-------- Extrait

SÊMA Lao

La poésie colorée

Sêma Lao est une jeune artiste peintre française née en 1987. Elle vit et travaille actuellement à Limoges.

Pour Sêma Lao, l'aventure commence en 2012 quand un célèbre artiste urbain C215, lui propose de venir peindre sur les murs de Vitry-sur-Seine. Depuis son style reste reconnaissable de tous, pour ses portraits d'enfants et pour son traitement toujours très vif et coloré.

Sêma Lao aime travailler de façon spontanée et libre, ainsi lorsqu'elle commence une œuvre elle préfère sauter l'étape de l'esquisse pour directement travailler ses couleurs, qui sont véritablement le cœur de sa création.

Armée de sa bombe aérosol, Sêma Lao cherche à établir de vrais liens entre son public et ses œuvres, elle pratique pour cela un effet de coulures sur ses réalisations, ce qui oblige le spectateur à adopter plusieurs points de vue.

 

Sêma Lao est une artiste peintre qui aime s’attaquer, si ce n’est à des montagnes, du moins à des murs qu’elle recouvre de toute sa poésie colorée. De son enfance solitaire dans la campagne haut-viennoise à la reconnaissance internationale, elle narre un parcours tout sauf linéaire.

----------------
-------- Matériel fourni

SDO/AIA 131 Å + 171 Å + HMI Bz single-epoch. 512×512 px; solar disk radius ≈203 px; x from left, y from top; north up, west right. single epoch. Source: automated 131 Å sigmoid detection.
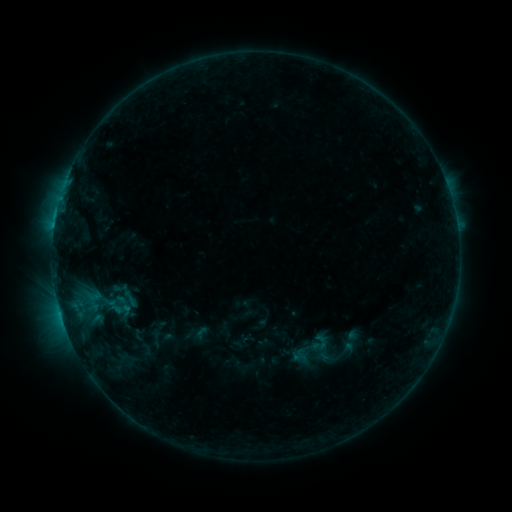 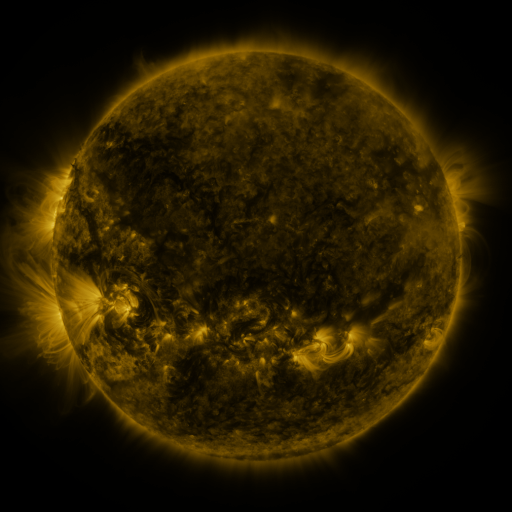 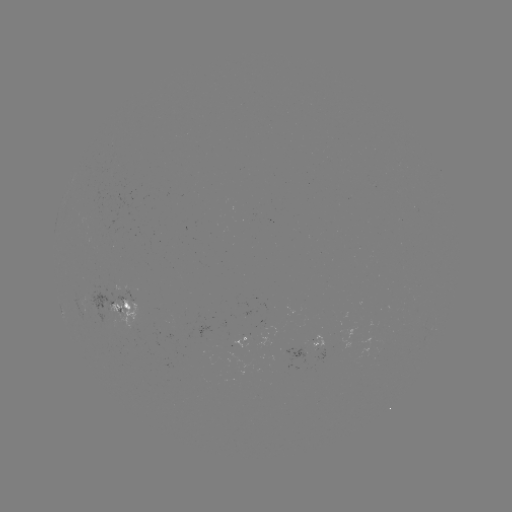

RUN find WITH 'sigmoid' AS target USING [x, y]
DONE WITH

----------------

[Consigne] Dans l'extrait sur Sêma Lao, résumez en deux phrases courtes le paragraphe qui commence par « Pour Sêma Lao, l'aventure commence en 2012 », en gardant ses faits principaux.

[Réponse] En 2012, le célèbre artiste urbain C215 propose à Sêma Lao de venir peindre sur les murs de Vitry-sur-Seine. Depuis, tout le monde reconnaît son style à ses portraits d'enfants et à son traitement très vif et coloré.